Extract Subfiles

To filter all files in a container file, you must open the container and extract its subfiles to either a file or a stream. The extraction process is done repeatedly until all subfiles are extracted and exposed for filtering. After a subfile is extracted, you can call Filter API methods to filter the data.

If you want to filter a container file and its subfiles, to a single file, you must extract all files from the container, filter the files, and then append the filtered text to the same output file.

You can iterate over subfile information by calling the Subfiles method on a document object.
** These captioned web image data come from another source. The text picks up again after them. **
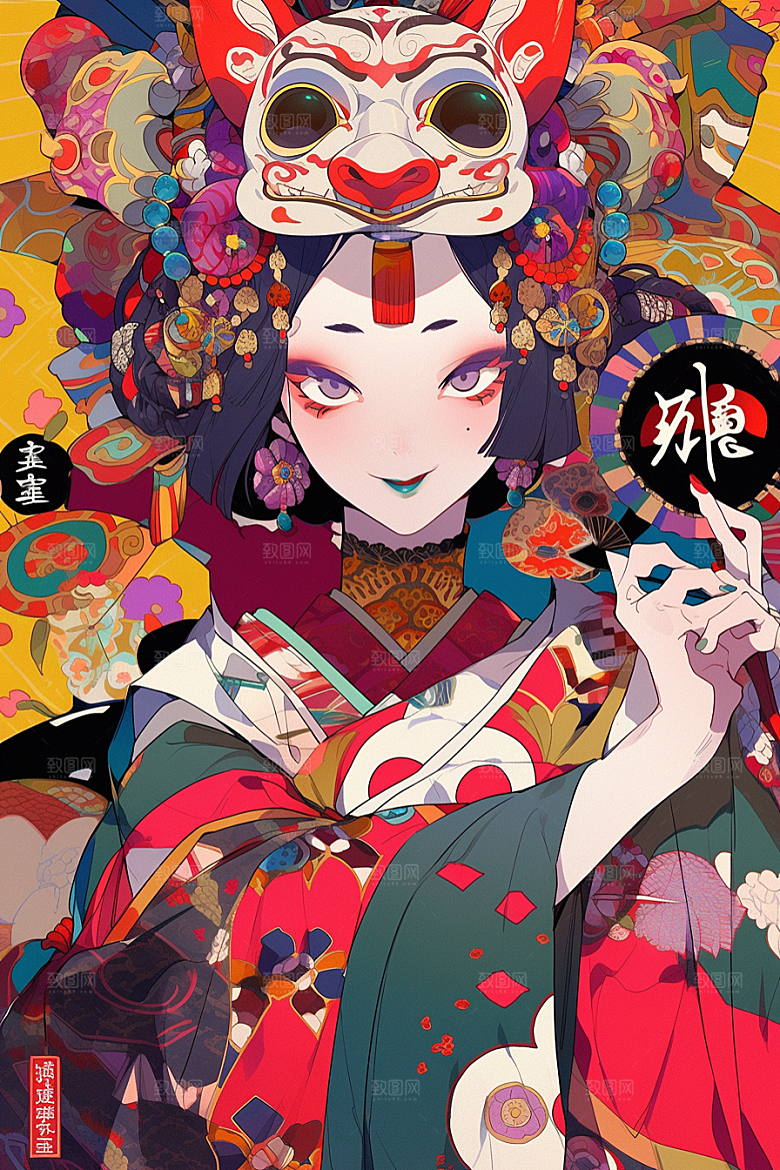 京剧女孩国潮手绘插画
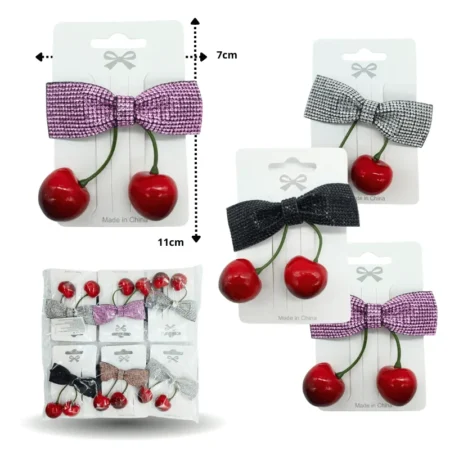 J - 811 pico moño con brillos y cerezas C/12 XLA-29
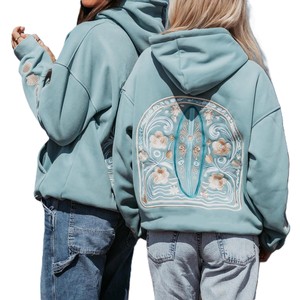 Coastal Embroidered Hoodie Oversized Fleece Sweatshirt Shell Design Summer Casual Wear <b>for</b> Women and <b>Men</b> - Product Image 3
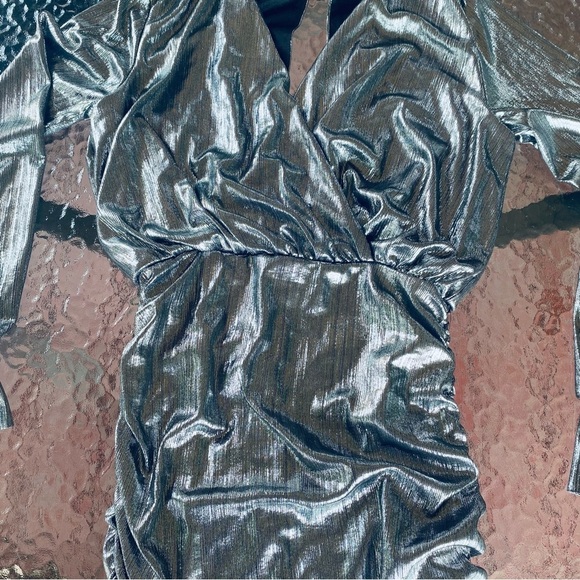 Nasty Gal Silver Metallic Stretchy Tight Ruched Taylor Swift New Years Mcbling - Picture 3 of 12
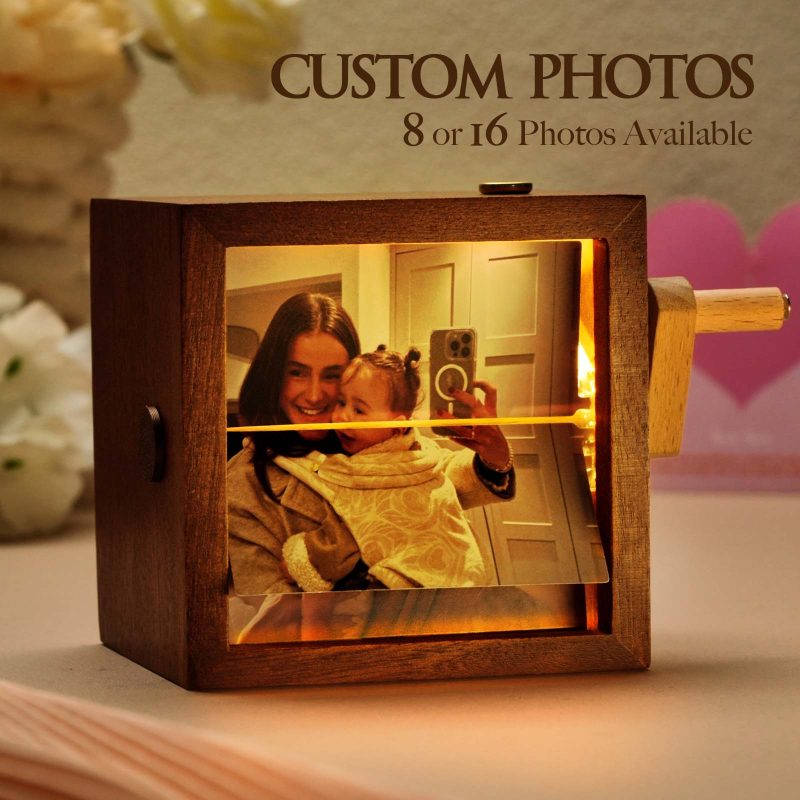 Custom Photo Flipbook Frame Animation Machine Mechanical Hand-cranked Photo Album with Light Unique Mother’s Day Gifts – soufeelus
Each element returned by the iterator contains information about the subfile, and a method to let you extract it:

Copy
foreach (Subfile file in myDoc.Subfiles()) using (file)
{
    Console.WriteLine($"Subfile {file.Index()}, size: {file.Size()}");
    if (file.GetSubfileType() != SubfileType.Folder)
    {
        string outputPath = GenerateOutputPath(file);
        file.Extract(outputPath);
    }
}

In this example, GenerateOutputPath() is a function that returns the path you want to use for the extracted subfile. If the name of the subfile does not matter (for example, the subfile will being passed into KeyView for further processing) you could use a unique identifier like a GUID. If you instead choose to base the filename on Subfile.RawName() - the path the container file provides - you should ensure you protect against directory traversal attacks (where the name of the subfile contains a relative or absolute path).